_Provided text_

-------------------------

Monday, January 26, 2009

THE LAST POST

As Geoffrey Household - who’s name is not a household word but the word household - said, there is a time to kill.
...and it’s that time now.
Welcome to the last post.

Sunday, January 25, 2009

WONDERING

She said, 'I've been wondering...'
The next day I said, 'I've been wondering too.'
Then she said, 'Let's keep wondering.'

I bought a CD three or four years ago buy Webb Pierce because it had a version of 'There Stands the Glass,' one of the great drinking songs I'd first heard Ted Hawkins sing.
But 'Wondering,' is the song I's reminded of.

WONDERING
Recorded by Webb Pierce
Written by Joe Werner

[D] Wonderin', wonderin'
Who's kissing [A] you
Wonderin', wonderin'
If you're wonderin' [D] too

Tuesday, January 20, 2009

CUTE

‘Hello,’ I said to the child came over to me as I opened my front door.
She said something.
‘What’s that?’ I said, interested.

-------------------------

_Given information_
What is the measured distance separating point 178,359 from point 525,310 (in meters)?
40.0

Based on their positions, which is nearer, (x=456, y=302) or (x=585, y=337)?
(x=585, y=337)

-------------------------

_Problem statement_
In the blog posts, who is credited as the writer of the song "Wondering"?

_Full answer_
Joe Werner